Ia mengajak seluruh perangkat daerah untuk meninjau kembali setiap kegiatan yang dilaksanakan, memastikan setiap langkah didasarkan pada pertimbangan matang dan memberikan manfaat nyata bagi masyarakat.
“Program yang dirancang harus benar-benar tepat sasaran dan memberi manfaat nyata bagi masyarakat,” ujar Gubernur.
Di tengah itu, tantangan global turut menjadi perhatian. Ketegangan geopolitik dunia yang berdampak pada distribusi energi dan lonjakan harga bahan bakar minyak (BBM) menjadi pengingat bahwa dinamika global dapat berimbas hingga ke daerah. Dalam konteks ini, Gubernur menekankan pentingnya kesadaran kolektif untuk mendukung kebijakan penghematan energi.
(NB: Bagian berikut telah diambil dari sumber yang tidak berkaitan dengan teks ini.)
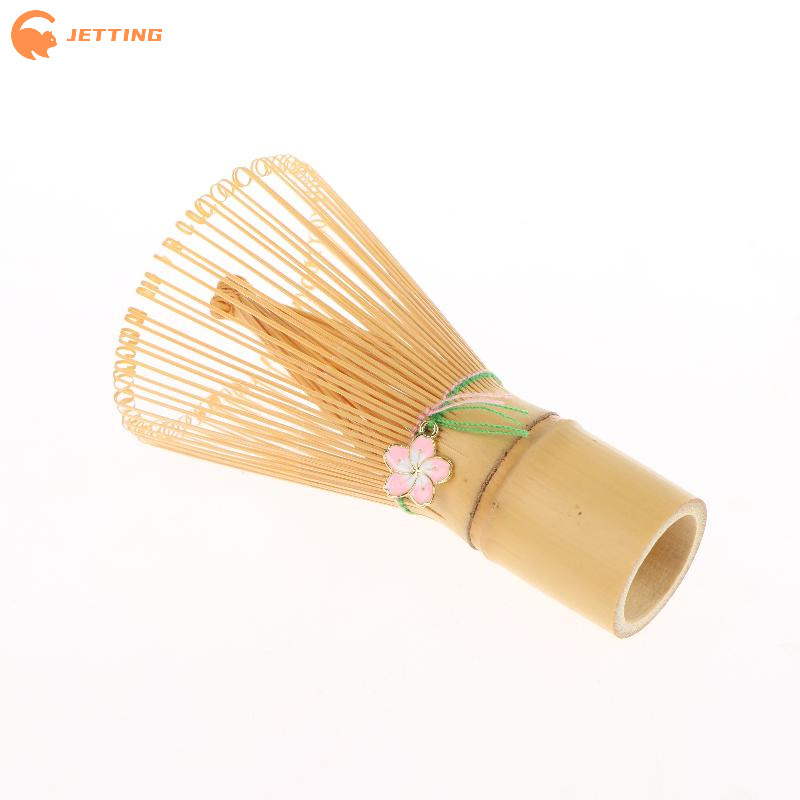 Japanese Ceremony Bamboo Chase - Kitchen Gadgets Products 评论和价格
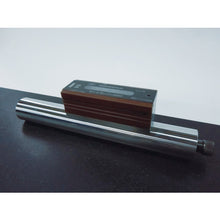 Load image into Gallery viewer, Flat-type Precision Level  TFL-A1505  TRUSCO
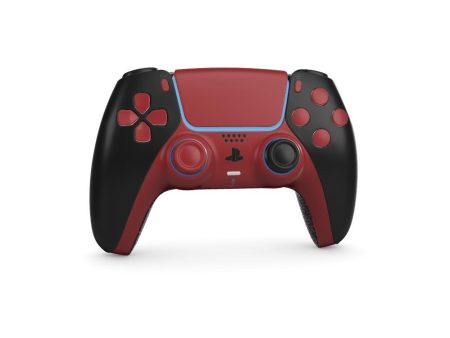 Custom Cinch PS5 Pro - Custom Design Ref: XG6XDP For Discount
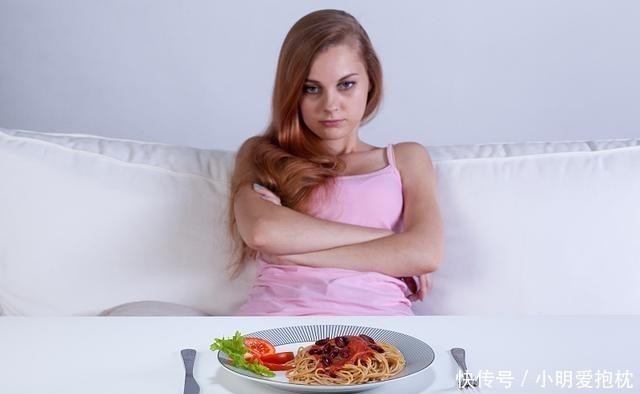 四联药|查出幽门螺杆菌感染,不管不顾,会慢慢出现4个结果,难以承受!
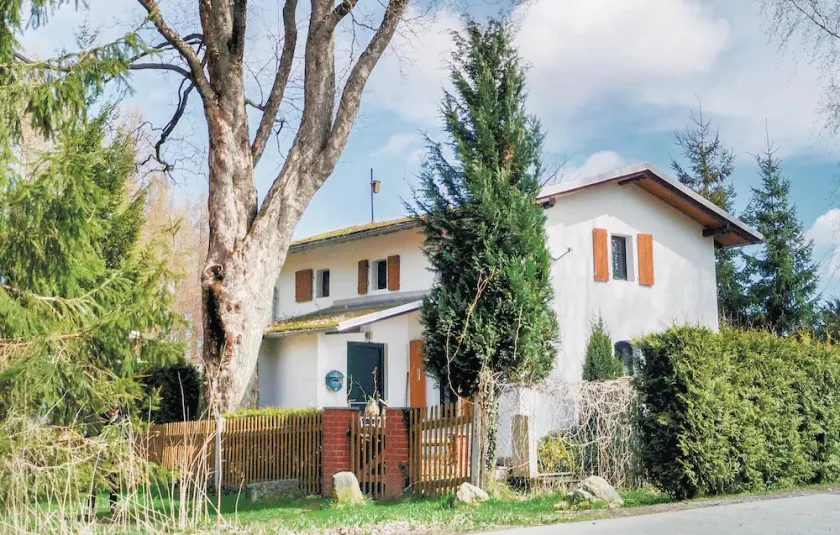 Awesome Home in Falkenstein With 2 Bedrooms - Image 1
Langkah ke depan pun mulai disiapkan. Pemerintah Provinsi Sulawesi Tenggara tengah mempertimbangkan penerapan kebijakan work from home (WFH) sebagai bagian dari strategi adaptif. Namun demikian, implementasinya masih menunggu surat edaran resmi sebagai dasar pelaksanaan.
“Pemerintah mengharapkan penerapan WFH dapat berkontribusi dalam mengurangi penggunaan BBM,” tambah Gubernur.
Meski demikian, Gubernur tetap menekankan agar aparatur sipil negara menjaga tanggung jawab dan kinerja, meskipun bekerja dari rumah.
Berkaitan dengan peringatan Hari Ulang Tahun (HUT) ke-62 Provinsi Sulawesi Tenggara tahun 2026, Gubernur menginstruksikan agar pelaksanaannya tetap mengedepankan asas manfaat bagi masyarakat serta disesuaikan dengan kebijakan efisiensi anggaran.
Ia juga menegaskan bahwa di tengah efisiensi anggaran, pemerintah daerah tetap berkomitmen memfokuskan pemanfaatan anggaran pada upaya memutus mata rantai kemiskinan, membangun infrastruktur jalan guna menggerakkan perekonomian masyarakat, serta mendorong sektor pendidikan sebagai investasi bagi masa depan bangsa, tanpa mengabaikan sektor kesehatan sebagai fondasi utama kehidupan.
“Saya pastikan anggaran yang ada digunakan untuk kesejahteraan masyarakat,” tegas Gubernur
Apel gabungan ini pada akhirnya bukan sekadar rutinitas pasca libur panjang. Lebih dari itu, momentum ini menjadi ruang refleksi bagi birokrasi untuk tetap lincah, responsif, dan berdaya guna di tengah keterbatasan. Sebab, di era efisiensi, yang dibutuhkan bukan hanya kerja keras, tetapi juga ketepatan arah dan kebijaksanaan dalam bertindak.